For Carl Turner and Kameron Block of Klick Health, it will come down to purpose, as most consumers and healthcare practitioners are eying how companies in the category address it. “Imagine a future,” they write, “Where more corporate brands in the biotech and pharma space answer their call.”

The rebirth of the corporate pharma brand

So where do pharma enterprises come in? Everywhere! Because their role in the greater healthcare system looms so large they have unrivaled clout to make it better – and that may end up being exerted through the power of their brands.

As Vaughn notes, pharma brands have gained trust and legitimacy through the pandemic, with Pfizer and AstraZeneca, both vaccine manufacturers, recently landing in the top ten on the Conscious Brands 100, a ranking compiled by Hall & Partners and Wolff Olins that assessed over 220 major corporations in terms of their ethical, sustainability and moral credentials.

Similarly, Turner and Block write that the success of the COVID vaccines is leading pharma brands back to the concept of the “branded house,” where the strong, corporate, purpose-driven brand plays a prominent role over the various branded drugs the “house” produces.

Smarter marketing will be needed during COVID-19 and beyond

Coupled with the return of big corporate brands is the need to drill down to a granular level in order to influence behavior for all the players in the healthcare ecosystem.
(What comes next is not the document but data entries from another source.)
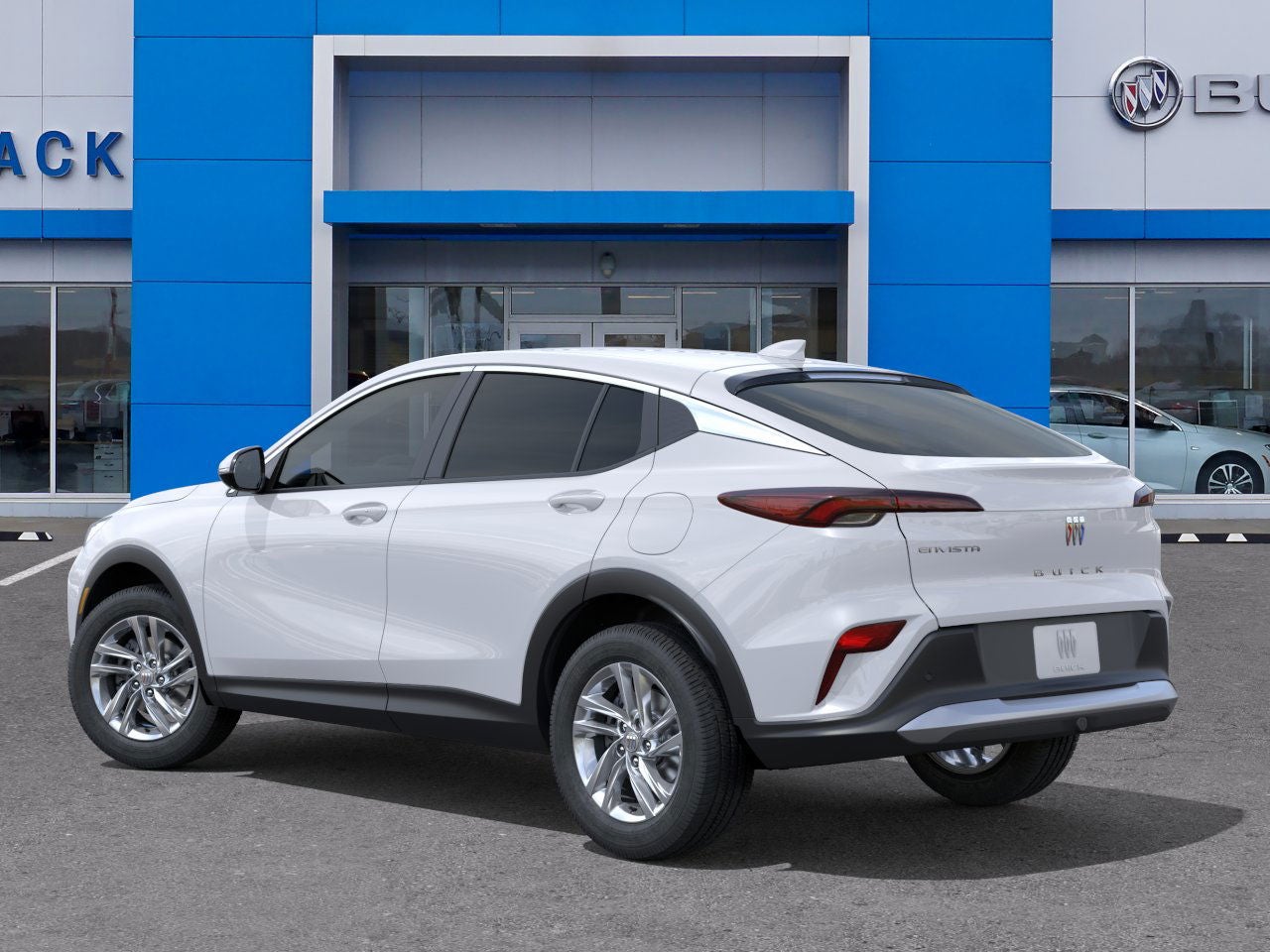 2026 Buick Envista Preferred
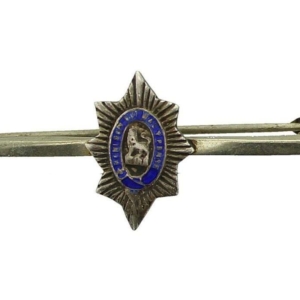 Worcestershire Regiment Sweetheart Brooch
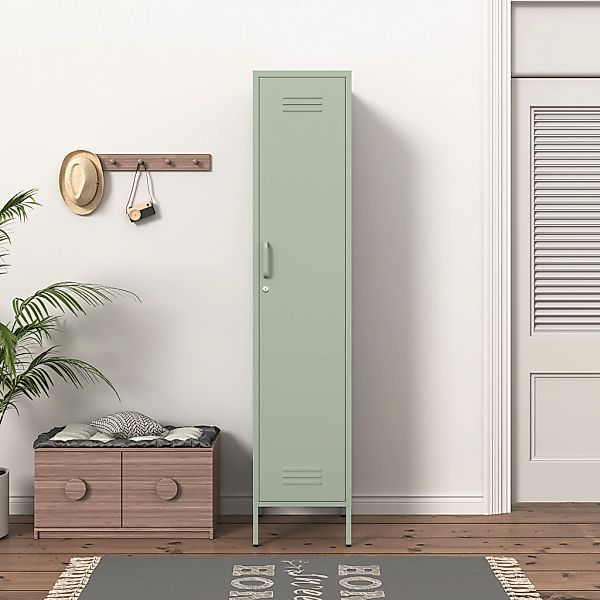 INOSIGN Drehtürenschrank "Siena Kleiderschrank Schrank Metallschrank Mehrzw günstig online kaufen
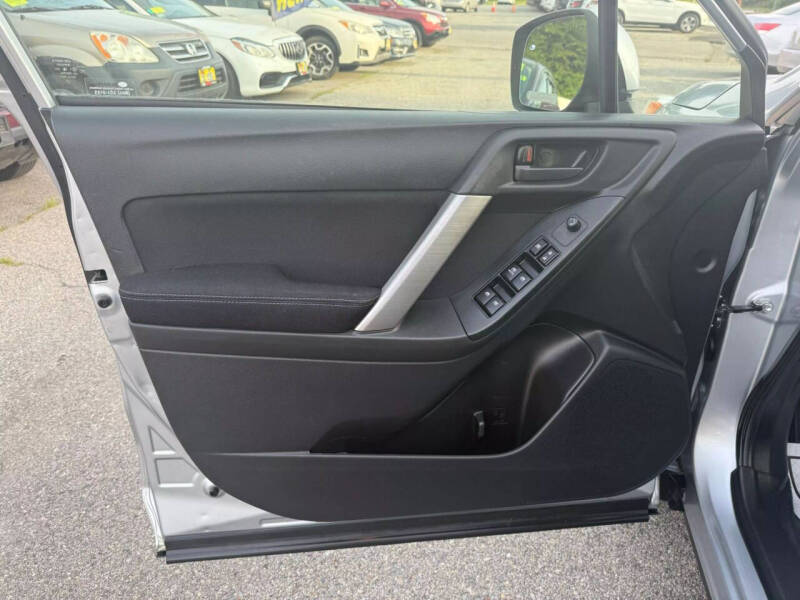 2014 Subaru Forester 2.5i Premium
GSK’s Jim DeLash, who specializes in B2B vaccines, says that better segmentation should be a big determinant of success. “I think we make mistakes in going too broad to an audience,” he suggests.

Segmentation may also be the path for reaching vaccine-hesitant consumers, according to Havas Media’s Michael Hurwitz, who examines the different drivers that roll up to some 25% of Americans being disinterested in getting vaccinated.

Behavioral science will play a role too, as subtle tweaks and nudges can have major ramifications for whether or not people get flu shots or receive cardiac referrals, as Crawford Hollingworth from Behavioural Architects notes.

Looking ahead, increasing consumer expectations for personalization should move the category in the direction of data-driven marketing that can meet each individual where they are. According to Brennan Mason of Revive Health, “A data-driven-marketing strategy enhances the consumer’s healthcare experience by unveiling individual consumer needs and enabling marketers to cater to the full journey, from first impression to every interaction thereafter.”